TASK 1:
Can you put the lines of the records, starting with the line containing "What distance is" and going on through the last line of the records, into a JSON list of strings, one string per line, leaving out blank lines?
═════ SOURCE EXTRACT
I’ve kept a journal all my life, as far back as I can remember. I was always excited by the potential of the fresh new journal pages, waiting for my life to open up in front of me.

Preface

As a writer and a lifelong eager student of writing, psychology and the social sciences, I’ve kept a journal all my life, as far back as I can remember. I was always excited by the potential of the fresh new journal pages, waiting for my life to open up in front of me. In my journal, my writing voice and sense of identity had a space where they could be understood and appreciated. My journal was the one who listened to my active mind, who could reflect and give back to me the truth of who I was. These books were my place to organize my thoughts, and my safe place to explore the edges of all that I was learning and coming to understand.

I kept a few of those journals and when I was reading over them recently I was disappointed by them. It was as if I had no belief in my future self. My early journals had no structure, no organization and no consideration that in the future I would want to read them. The words filled the entire page with no margins or white space, as if I was really short of paper. There were no subject headings, and only occasional dates, and all kinds of material were mixed up together, such as ideas for stories or anecdotes or fragments of dreams. There are two time focuses in a journal — the time when you write and the time when you return to read or review what you have written and take it forward — and I did not take this into account.
══════════
═════ DATASET RECORDS
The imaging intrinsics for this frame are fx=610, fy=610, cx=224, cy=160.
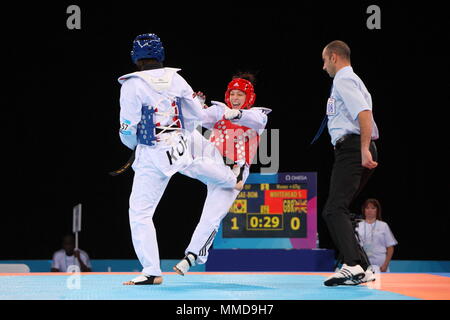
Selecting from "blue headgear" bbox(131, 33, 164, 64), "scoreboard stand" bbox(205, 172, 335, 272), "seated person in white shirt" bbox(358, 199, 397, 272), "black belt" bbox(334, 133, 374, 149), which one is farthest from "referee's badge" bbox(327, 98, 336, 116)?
"seated person in white shirt" bbox(358, 199, 397, 272)

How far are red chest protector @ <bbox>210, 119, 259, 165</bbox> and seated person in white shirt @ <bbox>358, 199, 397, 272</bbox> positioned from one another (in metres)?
2.84

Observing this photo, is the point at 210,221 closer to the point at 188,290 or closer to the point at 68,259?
the point at 188,290

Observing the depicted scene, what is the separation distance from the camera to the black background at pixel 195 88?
7.75 metres

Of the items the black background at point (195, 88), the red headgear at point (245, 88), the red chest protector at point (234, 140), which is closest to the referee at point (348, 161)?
the red chest protector at point (234, 140)

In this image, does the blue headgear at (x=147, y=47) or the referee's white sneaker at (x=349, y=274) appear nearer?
the referee's white sneaker at (x=349, y=274)

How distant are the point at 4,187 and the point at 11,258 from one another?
0.98 m

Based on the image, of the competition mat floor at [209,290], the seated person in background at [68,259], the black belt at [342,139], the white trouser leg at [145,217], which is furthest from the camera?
the seated person in background at [68,259]

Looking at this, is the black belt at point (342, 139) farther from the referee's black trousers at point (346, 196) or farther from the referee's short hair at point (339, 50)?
the referee's short hair at point (339, 50)

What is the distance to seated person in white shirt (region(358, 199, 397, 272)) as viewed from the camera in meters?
6.39

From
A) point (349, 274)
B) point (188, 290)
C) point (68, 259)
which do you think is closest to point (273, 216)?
point (68, 259)

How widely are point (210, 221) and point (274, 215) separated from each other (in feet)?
9.39

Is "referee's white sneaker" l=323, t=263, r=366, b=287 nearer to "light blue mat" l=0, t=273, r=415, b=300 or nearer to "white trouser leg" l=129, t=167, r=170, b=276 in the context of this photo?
"light blue mat" l=0, t=273, r=415, b=300

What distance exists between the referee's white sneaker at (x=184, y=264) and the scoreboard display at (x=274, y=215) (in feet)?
9.40
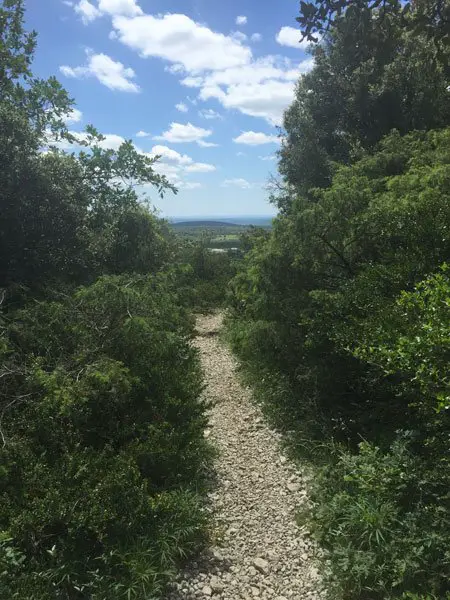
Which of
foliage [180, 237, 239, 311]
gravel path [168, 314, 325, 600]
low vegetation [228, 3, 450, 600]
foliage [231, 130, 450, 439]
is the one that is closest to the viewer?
low vegetation [228, 3, 450, 600]

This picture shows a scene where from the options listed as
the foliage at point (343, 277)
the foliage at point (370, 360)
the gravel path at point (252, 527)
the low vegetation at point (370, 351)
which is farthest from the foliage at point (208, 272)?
the gravel path at point (252, 527)

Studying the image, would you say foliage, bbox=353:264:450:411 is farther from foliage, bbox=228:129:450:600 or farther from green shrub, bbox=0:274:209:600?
green shrub, bbox=0:274:209:600

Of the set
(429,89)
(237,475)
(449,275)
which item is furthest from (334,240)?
(429,89)

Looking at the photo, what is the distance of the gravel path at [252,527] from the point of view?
11.4 feet

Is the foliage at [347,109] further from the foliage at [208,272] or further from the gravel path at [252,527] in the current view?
the gravel path at [252,527]

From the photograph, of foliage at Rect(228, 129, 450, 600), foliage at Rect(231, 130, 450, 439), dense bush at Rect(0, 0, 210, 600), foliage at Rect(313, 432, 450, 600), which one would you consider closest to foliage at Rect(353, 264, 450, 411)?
foliage at Rect(228, 129, 450, 600)

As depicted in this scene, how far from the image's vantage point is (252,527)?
420 cm

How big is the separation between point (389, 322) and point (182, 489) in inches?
109

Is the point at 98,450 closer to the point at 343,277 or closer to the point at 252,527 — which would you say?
the point at 252,527

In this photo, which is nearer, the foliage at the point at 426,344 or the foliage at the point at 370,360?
the foliage at the point at 426,344

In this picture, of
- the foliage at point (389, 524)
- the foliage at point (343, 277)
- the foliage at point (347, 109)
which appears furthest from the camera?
the foliage at point (347, 109)

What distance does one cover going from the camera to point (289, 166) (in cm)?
1520

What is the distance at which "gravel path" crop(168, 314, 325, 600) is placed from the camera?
3.48 meters

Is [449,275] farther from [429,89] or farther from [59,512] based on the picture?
[429,89]
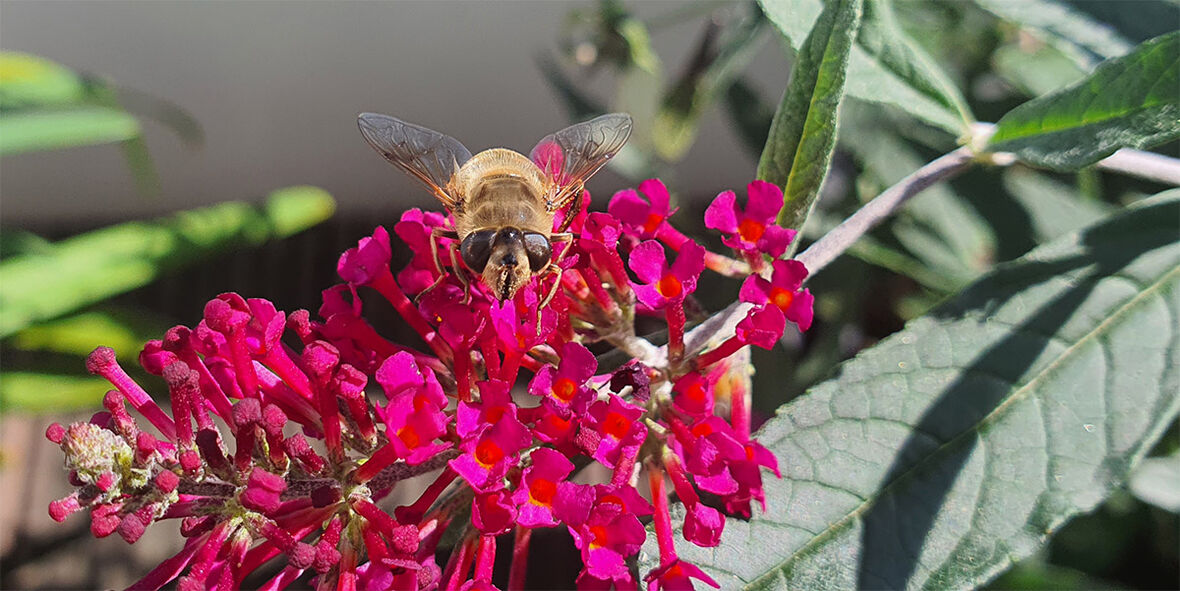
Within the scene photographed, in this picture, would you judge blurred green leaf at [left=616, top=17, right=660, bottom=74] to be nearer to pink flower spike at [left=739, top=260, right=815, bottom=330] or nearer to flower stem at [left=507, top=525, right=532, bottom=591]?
pink flower spike at [left=739, top=260, right=815, bottom=330]

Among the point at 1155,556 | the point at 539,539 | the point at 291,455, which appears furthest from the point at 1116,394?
the point at 539,539

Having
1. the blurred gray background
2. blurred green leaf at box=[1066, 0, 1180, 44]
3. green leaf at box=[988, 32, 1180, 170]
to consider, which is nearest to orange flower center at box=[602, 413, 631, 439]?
green leaf at box=[988, 32, 1180, 170]

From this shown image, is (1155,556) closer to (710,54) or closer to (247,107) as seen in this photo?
(710,54)

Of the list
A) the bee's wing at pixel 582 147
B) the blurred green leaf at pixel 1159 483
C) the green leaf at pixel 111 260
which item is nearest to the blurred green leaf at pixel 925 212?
the blurred green leaf at pixel 1159 483

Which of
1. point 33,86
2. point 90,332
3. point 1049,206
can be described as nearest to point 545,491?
point 1049,206

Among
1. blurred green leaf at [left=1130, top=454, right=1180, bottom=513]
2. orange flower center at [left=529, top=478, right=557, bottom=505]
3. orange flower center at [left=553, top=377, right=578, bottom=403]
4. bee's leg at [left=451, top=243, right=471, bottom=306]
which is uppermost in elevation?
blurred green leaf at [left=1130, top=454, right=1180, bottom=513]

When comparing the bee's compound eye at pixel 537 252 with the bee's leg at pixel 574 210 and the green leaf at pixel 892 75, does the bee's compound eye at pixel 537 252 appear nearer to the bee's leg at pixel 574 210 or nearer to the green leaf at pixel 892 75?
the bee's leg at pixel 574 210
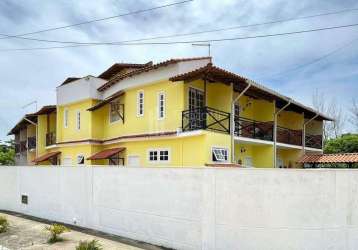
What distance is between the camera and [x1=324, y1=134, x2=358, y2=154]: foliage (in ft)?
90.7

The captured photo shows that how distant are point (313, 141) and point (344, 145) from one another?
575 cm

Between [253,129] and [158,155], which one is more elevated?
[253,129]

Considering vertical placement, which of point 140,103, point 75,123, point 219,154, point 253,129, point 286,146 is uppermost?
point 140,103

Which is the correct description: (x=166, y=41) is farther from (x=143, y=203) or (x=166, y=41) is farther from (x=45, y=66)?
(x=143, y=203)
══════════
TASK 2:
Can you continue the preface about keeping a journal from its last sentence onward?

RESPONSE 1:
[
  "What distance is between the camera and [x1=324, y1=134, x2=358, y2=154]: foliage (in ft)?",
  "90.7",
  "The captured photo shows that how distant are point (313, 141) and point (344, 145) from one another?",
  "575 cm",
  "Between [253,129] and [158,155], which one is more elevated?",
  "[253,129]",
  "Considering vertical placement, which of point 140,103, point 75,123, point 219,154, point 253,129, point 286,146 is uppermost?",
  "point 140,103",
  "Which is the correct description: (x=166, y=41) is farther from (x=143, y=203) or (x=166, y=41) is farther from (x=45, y=66)?",
  "(x=143, y=203)"
]

RESPONSE 2:
WHY I BELIEVE IN MODERN JOURNALLING

I believe everyone has original, unique, quirky, special and unusual ideas, and some special thoughts, experiences or understandings that belong only to them. If you do not express them, then no one else ever will. There are things you have known or loved or understood in your own special way since you were a young child, and these will have been amplified in certain unique ways by your life experience. I also believe we tend towards social conformity, and we have a kind of herd instinct to fit in rather than stand out, like the wildebeest on the plains. If they all run like crazy at the same time in the same direction across the same crossing point on the river, only a few, the unlucky ones, get eaten by crocodiles or big cats. This conformity prevents a lot of us from freely expressing our weirdest and most private thoughts. If you watch a film of the wildebeest doing this, don’t you just want to urge them on? And you get anxious about any straggler who’s sniffing out what might be a better and safer crossing point, but she’s hesitating because all the others are getting in the water and it’s safer to go with the herd. Part of our social brain still behaves like this, and this stifles our creativity. Why?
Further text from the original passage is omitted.